(Exercise details): Each line of the material must be reproduced exactly; pictures stay out.

▬▬▬▬▬▬▬▬▬▬

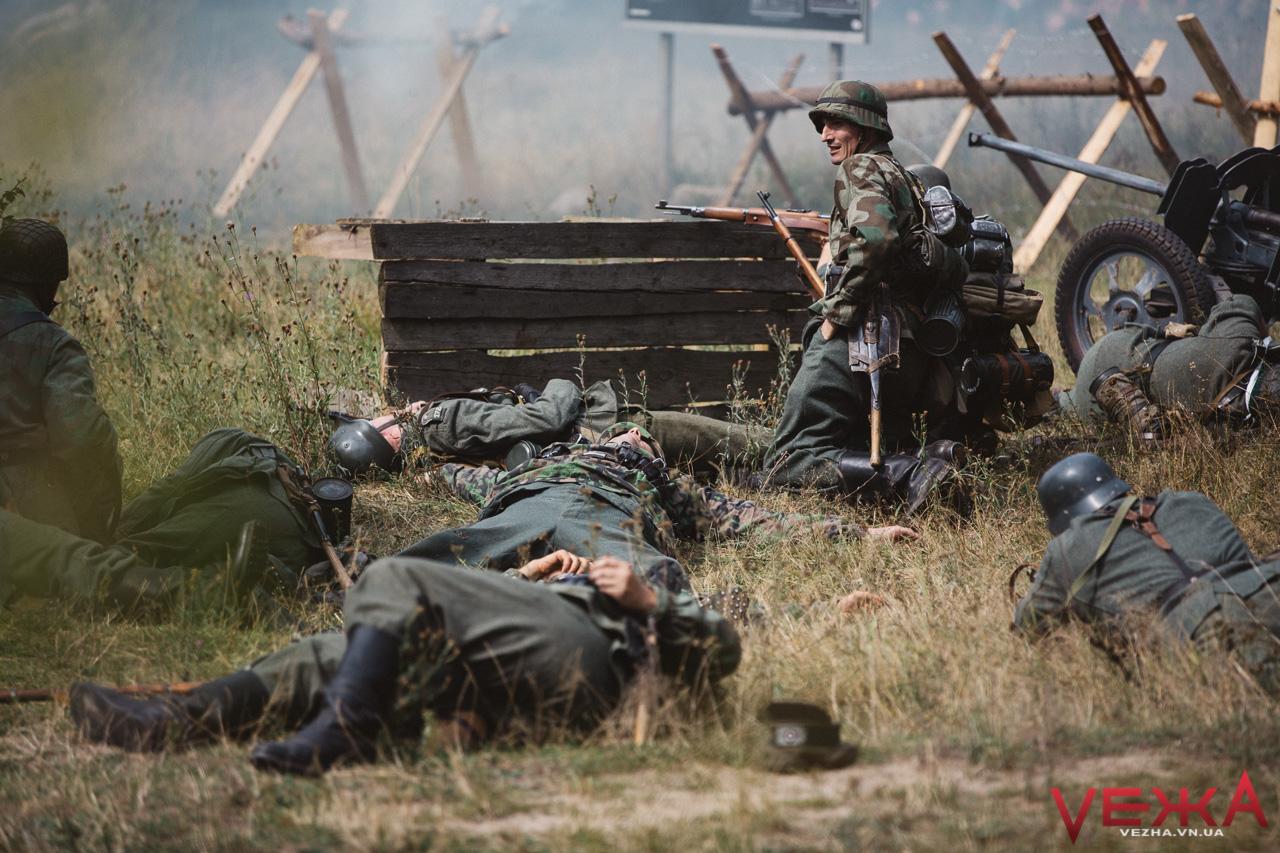 """Не вижив ніхто: на ставці Гітлера відтворили бій між нацистами, УПА та """"червоними"""". ФОТОРЕПОРТАЖ"""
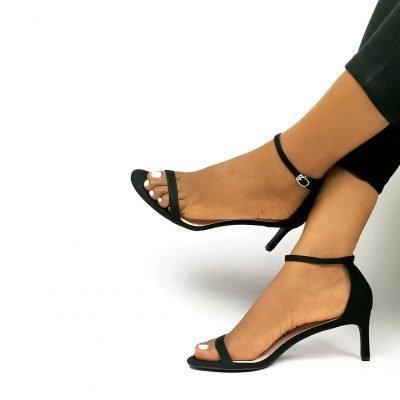 Low heel black sandals
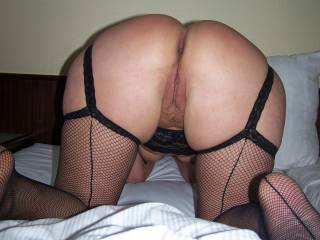 I want that pussy BAREBACK! I bet the smell of her pussy would drive me nuts!! LOL Awesome pic!!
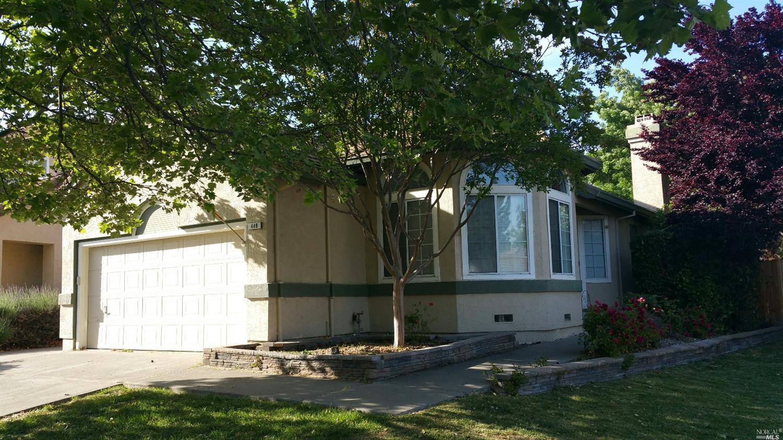 449 Bald Eagle Dr, Vacaville, CA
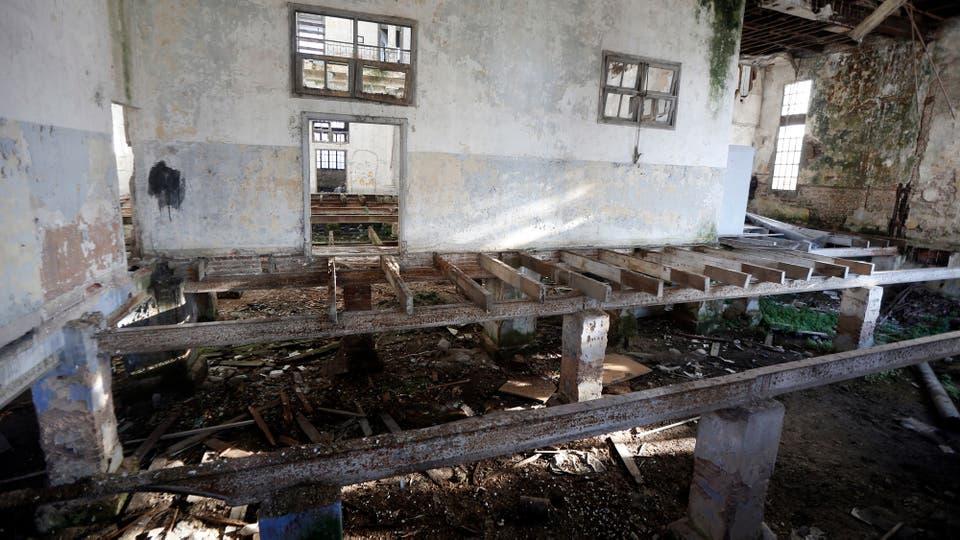 Ausencia de piso, paredes descascaradas y restos de mampostería se destacan en el interior. Foto: LA NACION / Marcelo Gómez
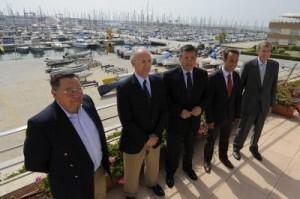 Las autoridades deportivas acudieron a la presentación de las regatas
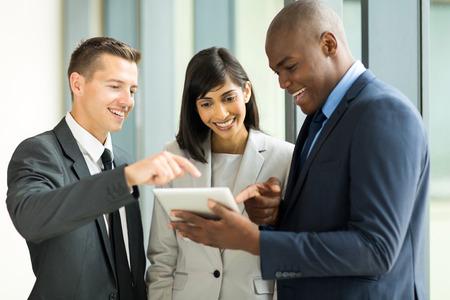 Equipe: équipe d'affaires convivial en utilisant un ordinateur tablette dans le bureau Banque d'images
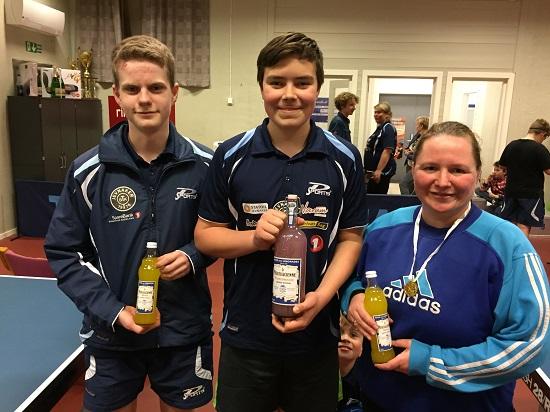 FAIR PLAYERS: Daniel, Emil og Monica fikk hver sin lemonadeflaske.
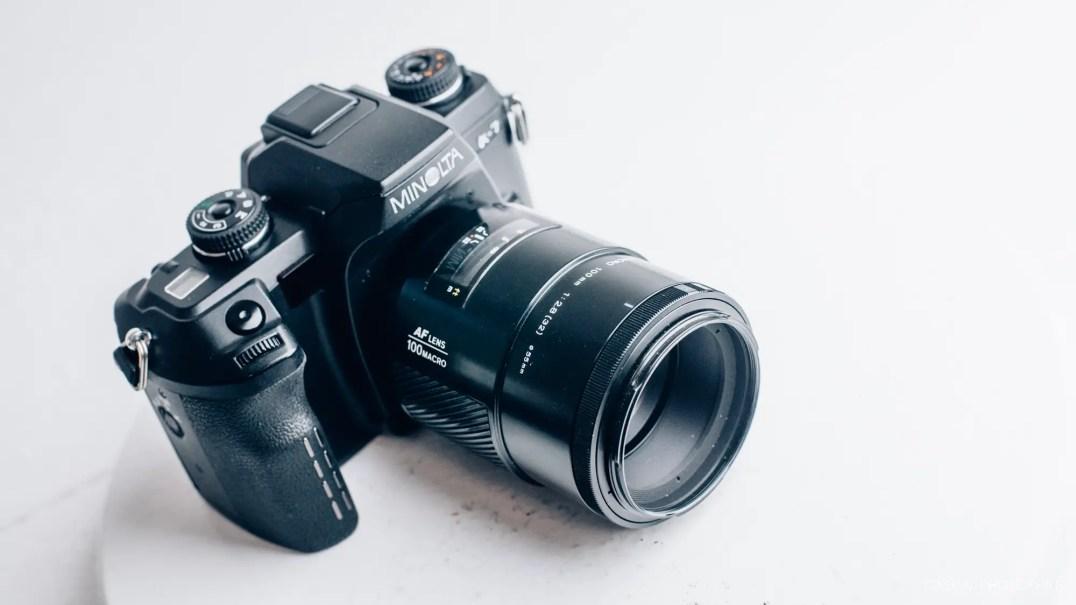 minolta a7 100mm macro lens product photos-10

▬▬▬▬▬▬▬▬▬▬

(Answer space):
 """Не вижив ніхто: на ставці Гітлера відтворили бій між нацистами, УПА та """"червоними"""". ФОТОРЕПОРТАЖ"""
 Low heel black sandals
 I want that pussy BAREBACK! I bet the smell of her pussy would drive me nuts!! LOL Awesome pic!!
 449 Bald Eagle Dr, Vacaville, CA
 Ausencia de piso, paredes descascaradas y restos de mampostería se destacan en el interior. Foto: LA NACION / Marcelo Gómez
 Las autoridades deportivas acudieron a la presentación de las regatas
 Equipe: équipe d'affaires convivial en utilisant un ordinateur tablette dans le bureau Banque d'images
 FAIR PLAYERS: Daniel, Emil og Monica fikk hver sin lemonadeflaske.
 minolta a7 100mm macro lens product photos-10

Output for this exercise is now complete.